We've had a few broken seats in our venue for quite some time, and what they've done to "fix" the problem was strip seats that historically don't sell very well during our main season, and use those to fix the better positioned broken seat. 

I. cannot. for. the. life. of. me. identify these seats. I checked with Wenger co. and a bunch of other national retailers, but can't find a matching style. 
I've found a piece of cloth that looks very similar to it, link below: 
(*Interweave : Amethyst)*
http://www.johnstontextiles.com/decorative/patterndetail.aspx


Here are a few pictures of the seating. 
https://www.dropbox.com/s/aa97487m6vrgwmv/20131017_142241.jpg
https://www.dropbox.com/s/q6sjrc3opowmvk1/20131017_142302.jpg
https://www.dropbox.com/s/y8dpqfk3zoyiqs5/20131017_142326.jpg

Can anyone point me in the right direction?

Thanks all
-Ryan


----------



## Footer (Oct 23, 2013)

Did you talk to American Seating? They a decent majority of the seating installs in the US. They have a few contractors that work with them that will repair your entire room for 5 bucks a seat, including springs, anchors, and hardware. Had them go through both of our venues and have had very few problems since. 

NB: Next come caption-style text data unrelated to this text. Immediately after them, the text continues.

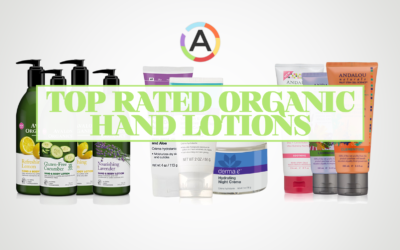 3 Kits: Top Rated, Best Reviewed Natural & Vegan Hand Moisturizing Lotion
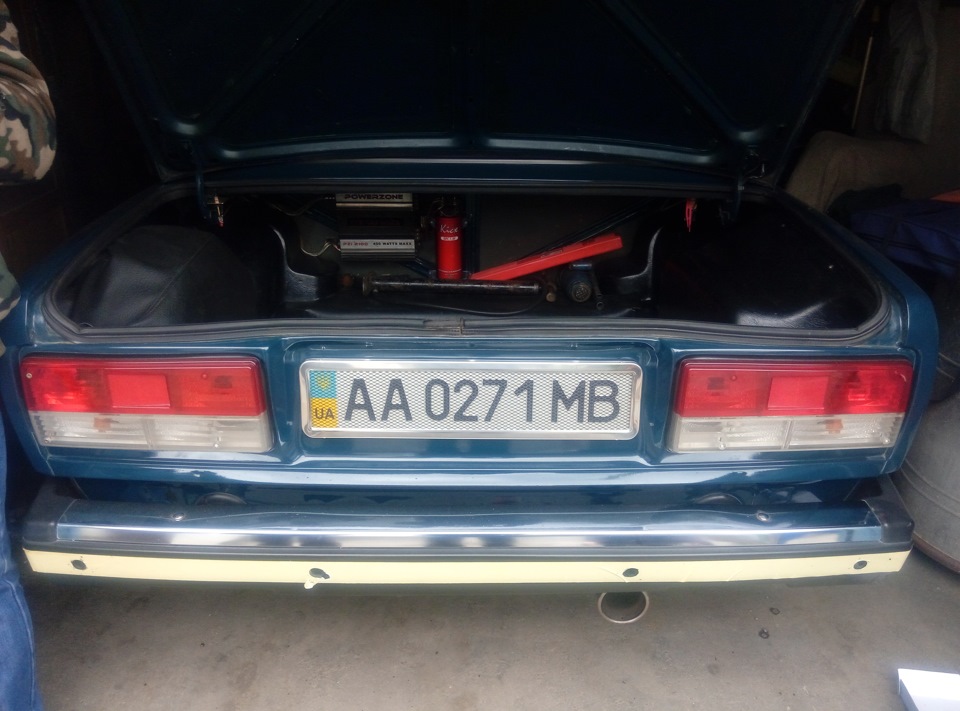 інстал парктроніка. 3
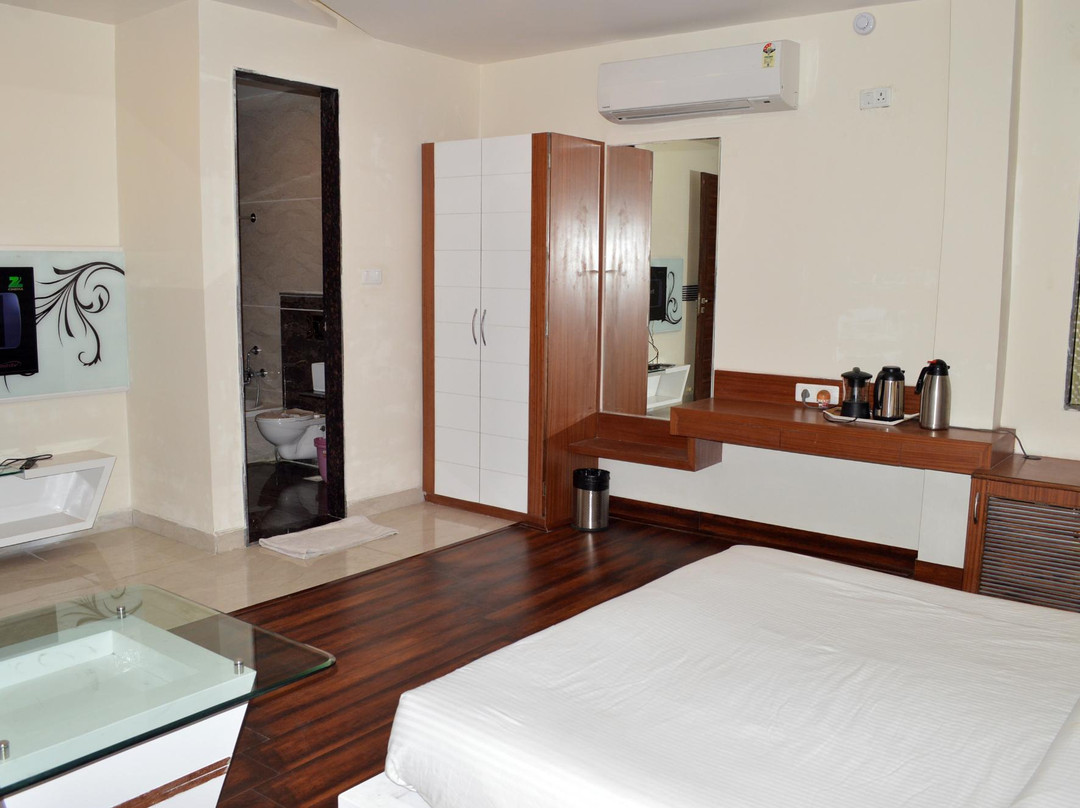 Hotel Surya Residency主图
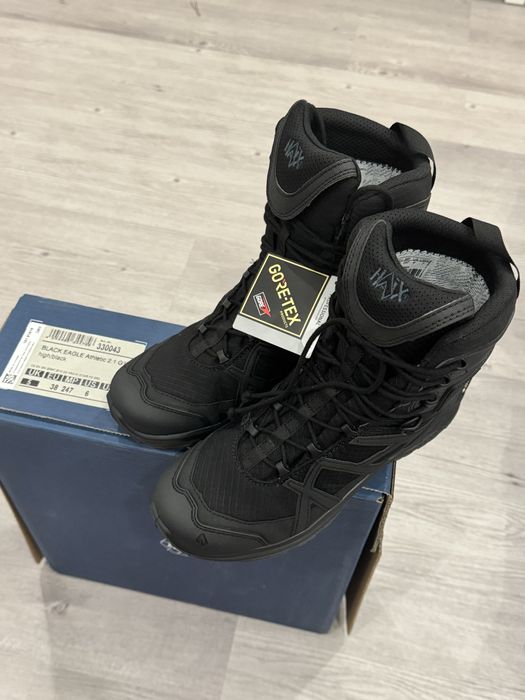 Botas HAIX - Black Eagle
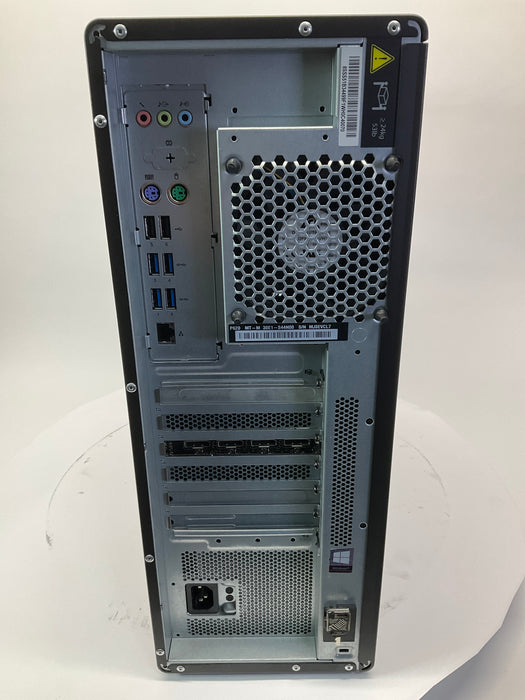 Lenovo ThinkStation P620 Workstation AMD Threadripper Pro 3945WX 2TB 32GB W11P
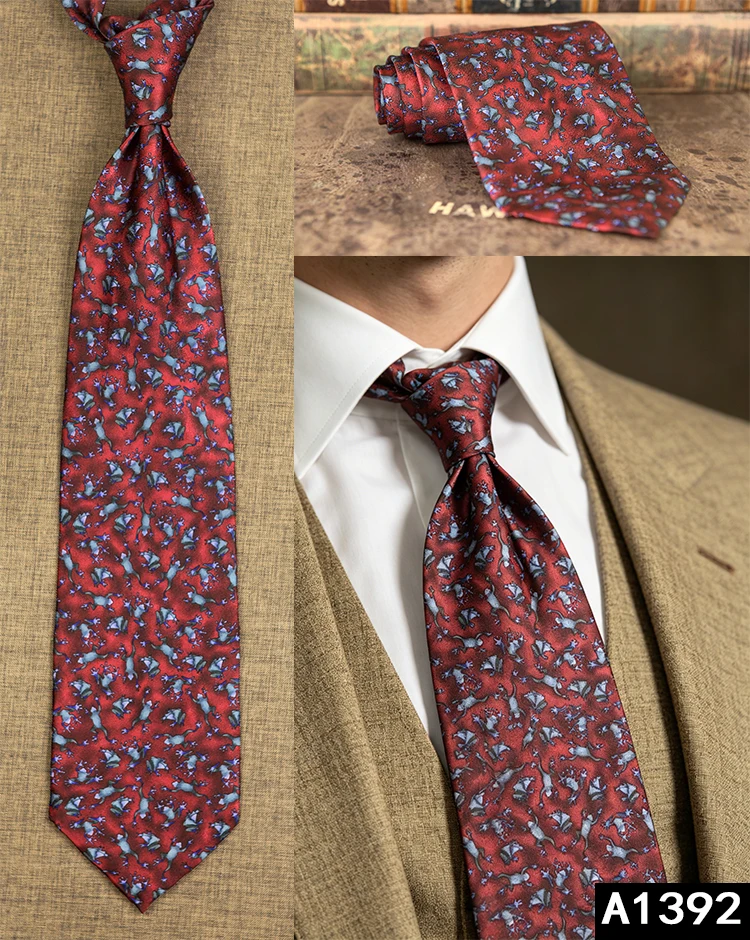 Thumbnail 4 - #61 Cheap Mens Neckties Worth Buying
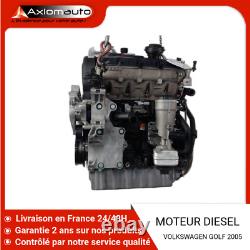 Moteur Diesel Volkswagen Golf V 2003-2008 1.9 Tdi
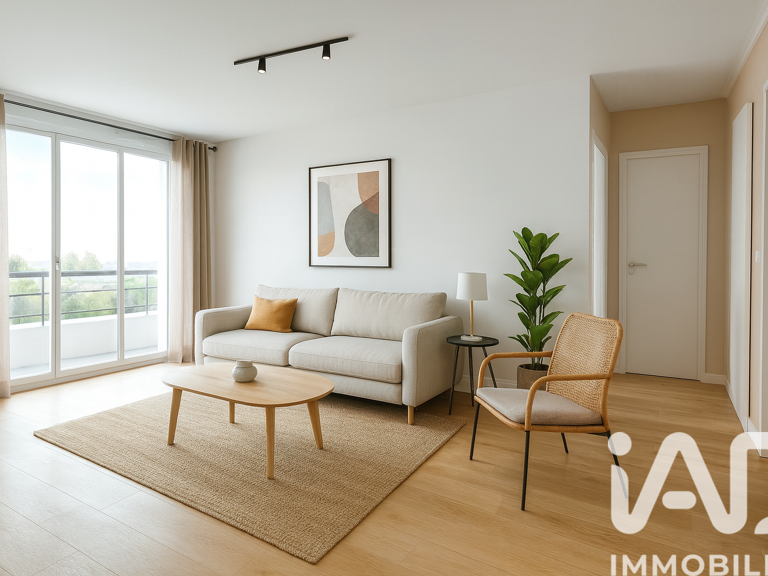 Vente Appartement 2 pièces — photo 1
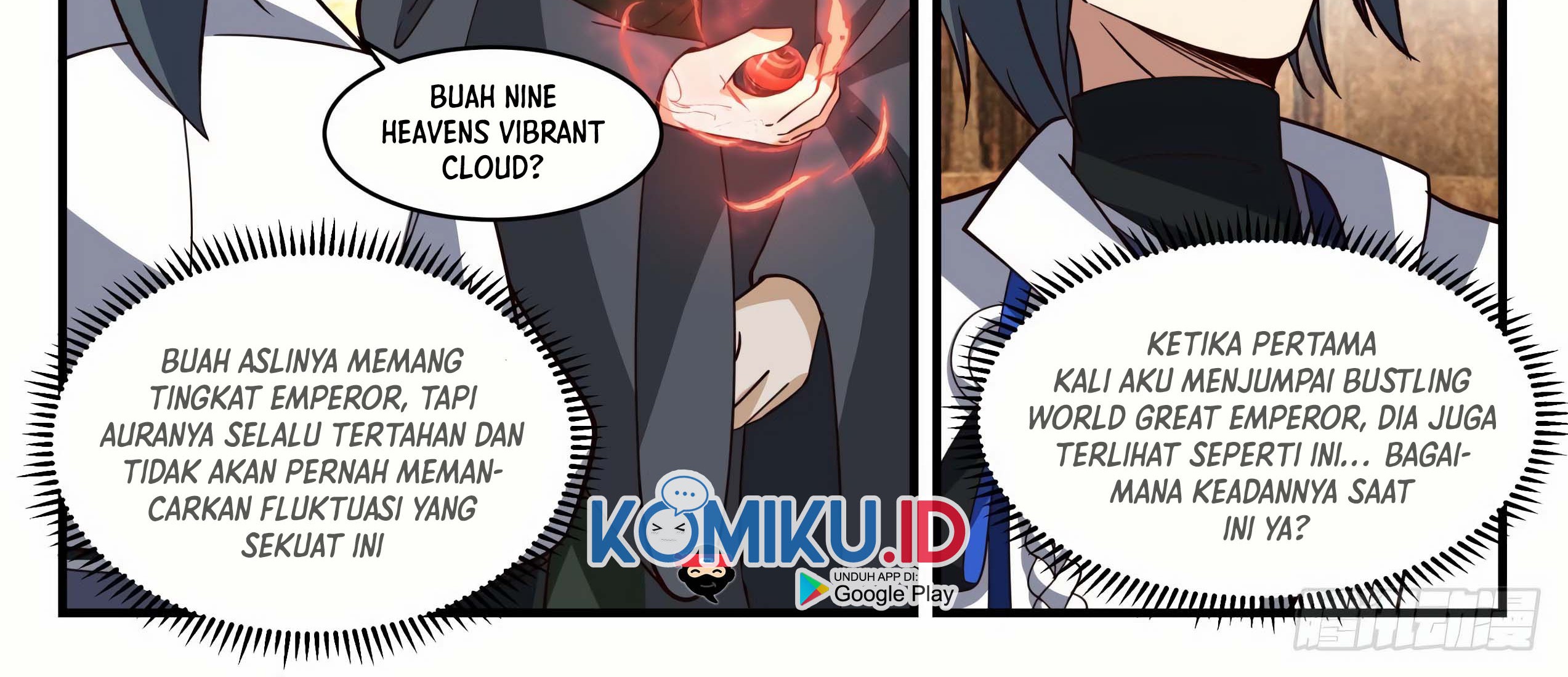 Martial Peak Part 1 chapter 1896 halaman 7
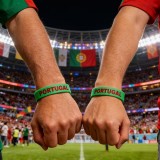 Bracelet silicone Portugal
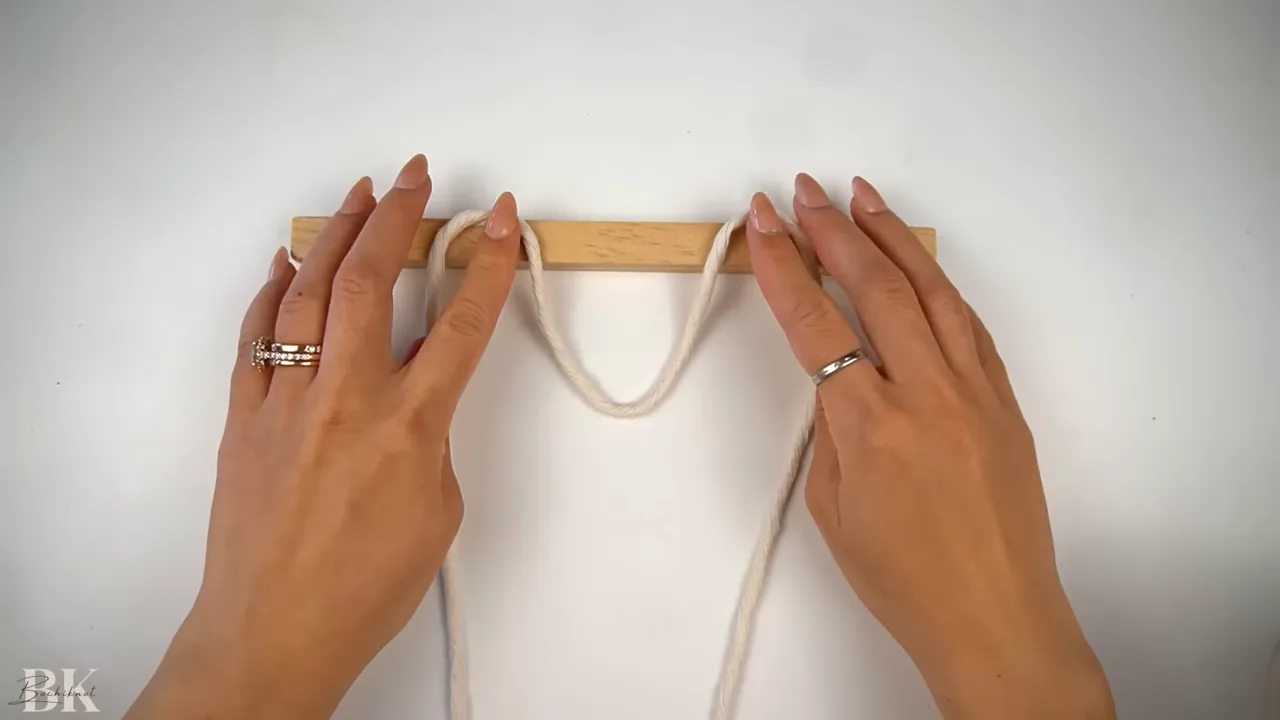 DIY Macrame Wall Hanging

One issue you could have is as people have taken seats from less sold areas they could have replaced seats with the wrong size. You would be amazed how many different widths of seats goes into a venue.


----------



## BillConnerFASTC (Oct 24, 2013)

I believe it's an import, a knock off of an Irwin Marquee, but not sure. You can get any fabric on any seat, so I would not rely on fabric. It might have been sold by http://www.preferred-seating.com/theater-seating.html, who basically parts from different sources - a lot in far east or South America - but who don't own tools or manufacturing facilities. What appears to be an all plastic standard is a give away. Not a surprise it has not lasted long but I'll bet they were low bid - probably by a lot. You probably won't be able to find the same parts and may have to buy a row or section and use what you take out for parts. The institution should really start planning for replacement because these are simply low quality chairs. I'd suggest you contact the local Irwin Seating dealer because their standard product is pretty close.


----------



## Phil Snyder (Jan 21, 2014)

Ryan Kelly said:


> Hello all,
> I'm Ryan, i'm new, not only the forum, but also to my Technical Director position at the Playhouse On Park theater in West Hartford, CT.
> 
> We've had a few broken seats in our venue for quite some time, and what they've done to "fix" the problem was strip seats that historically don't sell very well during our main season, and use those to fix the better positioned broken seat.
> ...


Ryan............

The chairs in your pictures have plastic standards (legs)? If so they were sold by a guy in Indianapolis Indiana named Frank Sumner. The name of his company is Prefered Seating. He's a bit of a shyster. Those chairs were only available for a short period of time before the manufacturer lost the business by keeping customers down payments and not delivering the chairs. There is now way to find parts, they don't exist.

Phil
Wyandot Seating


----------